Work to complete
From the post on maternity leave, copy the passage word for word, beginning at the words "Because of those" and stopping after the words "could afford it.".

Provided passage
++++

Wednesday, February 27, 2013

Thoughts on Maternity Leave

 
Yael asked a really great question on a post a couple weeks ago, in response to my comment about a 3-month maternity leave. She said, "I may have missed a previous post on the topic, but are you only taking a three month leave with the new baby? I am in no way judging, I am just truly interested. As a mom of two (2.5 yrs and 10 mo), I find myself thinking a lot about giving equal opportunities to both children, without at the same time renouncing to my and my husband's plans and dreams."
 
I, too, think a lot about the importance of giving equal opportunities to both children. I also think that my being home with Henry was an important part of helping him develop a core of security and a solid foundation upon which to build the rest of his personality. With Henry, my initial plan was to stay home with him for three years. Then when my school opened, he would enter the inaugural class. At the time, Matt and I thought that we would only have one child, so devoting three developmental years to his care seemed doable. 
 
However, a couple things happened to change our thinking: 1) I started attending a Montessori mothering class (when Henry was five weeks-old), and the instructor explained that her training believes that children are ready to enter a part-time community when they are 12 months-old. 2) I quickly realized that I'm not an infant and toddler person. I can muster the energy, dedication, enthusiasm, and patience it takes to lovingly care for and meet the needs of an infant and toddler, but the key word is "muster." The process leaves me feeling drained and slightly unhappy on the inside.
 
Because of those two realizations, I worked to get Henry into Montessori communities in Austin. When he was about six weeks old, I put him on the waiting list for one of Austin's most pure and renowned Montessori schools. They don't start children until 18 months-old (due to the difficulty of state licensing stuff), so I started arranging for him to attend a daycare at a former Montessori teacher's home as soon as my part-time job started and we could afford it.
 
We moved to Austin when he was 11 months-old, and I quickly realized that I was immensely eager to start working on my school. I was trying to arrange babysitters so I could attend meetings. The Montessori home environment situation fell through for various reasons, so I began exploring daycare options (which was a nightmare because the waiting lists are so long and I wanted something immediately). If I'm remembering correctly, Henry honestly seemed ready to start in a community around 10 months. However, we didn't end up starting him until 14 months because that's when my part-time job started and we could afford care.

++++

Source data:
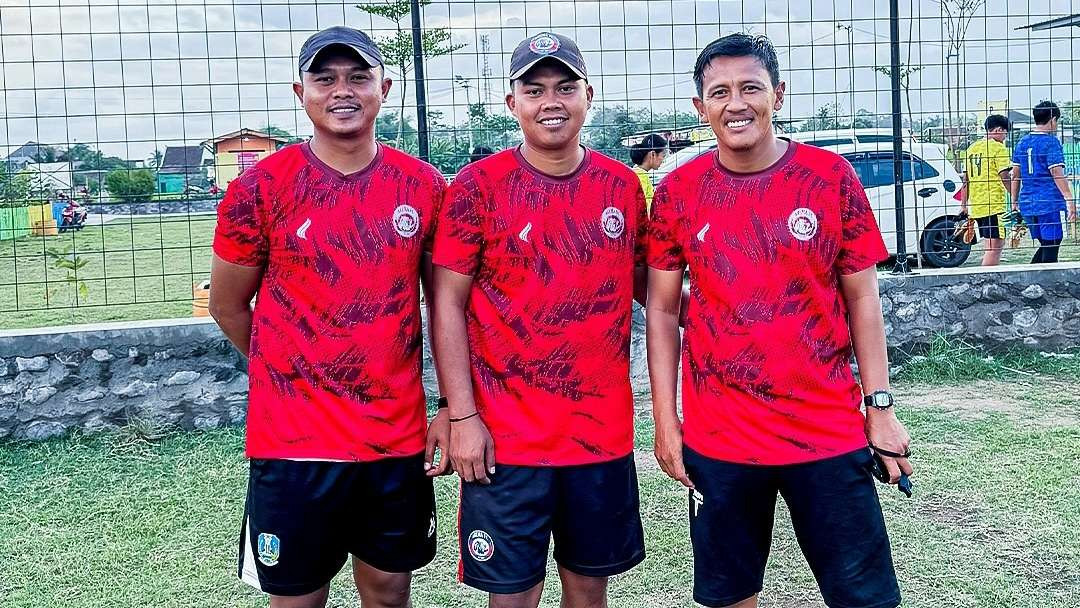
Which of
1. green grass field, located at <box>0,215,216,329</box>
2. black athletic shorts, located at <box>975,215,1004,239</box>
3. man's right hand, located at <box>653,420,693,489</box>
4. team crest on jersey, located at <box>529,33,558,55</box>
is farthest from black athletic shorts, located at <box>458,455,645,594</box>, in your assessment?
black athletic shorts, located at <box>975,215,1004,239</box>

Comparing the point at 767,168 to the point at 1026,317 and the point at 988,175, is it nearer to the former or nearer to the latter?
the point at 1026,317

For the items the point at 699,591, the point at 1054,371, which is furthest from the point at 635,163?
the point at 699,591

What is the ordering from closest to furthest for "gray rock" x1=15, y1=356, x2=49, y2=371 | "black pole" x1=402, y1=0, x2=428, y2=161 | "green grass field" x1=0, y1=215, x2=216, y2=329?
"gray rock" x1=15, y1=356, x2=49, y2=371
"black pole" x1=402, y1=0, x2=428, y2=161
"green grass field" x1=0, y1=215, x2=216, y2=329

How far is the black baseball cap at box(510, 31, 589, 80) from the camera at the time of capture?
274 cm

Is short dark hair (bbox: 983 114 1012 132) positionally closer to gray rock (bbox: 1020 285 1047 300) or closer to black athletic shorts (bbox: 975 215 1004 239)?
black athletic shorts (bbox: 975 215 1004 239)

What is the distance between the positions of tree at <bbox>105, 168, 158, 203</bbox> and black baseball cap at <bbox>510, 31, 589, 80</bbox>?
3.85 metres

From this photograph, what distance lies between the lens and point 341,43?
108 inches

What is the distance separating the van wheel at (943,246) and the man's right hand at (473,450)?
210 inches

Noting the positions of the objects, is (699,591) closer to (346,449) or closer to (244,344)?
(346,449)

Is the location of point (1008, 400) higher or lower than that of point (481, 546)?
lower

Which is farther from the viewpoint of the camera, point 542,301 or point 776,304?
point 542,301

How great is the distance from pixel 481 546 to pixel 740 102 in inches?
53.7

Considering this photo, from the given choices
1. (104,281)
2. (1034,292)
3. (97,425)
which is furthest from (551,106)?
(104,281)

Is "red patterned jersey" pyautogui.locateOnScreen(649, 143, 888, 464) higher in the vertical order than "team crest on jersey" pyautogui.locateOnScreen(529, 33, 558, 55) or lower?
lower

++++

Solution to this problem
Because of those two realizations, I worked to get Henry into Montessori communities in Austin. When he was about six weeks old, I put him on the waiting list for one of Austin's most pure and renowned Montessori schools. They don't start children until 18 months-old (due to the difficulty of state licensing stuff), so I started arranging for him to attend a daycare at a former Montessori teacher's home as soon as my part-time job started and we could afford it.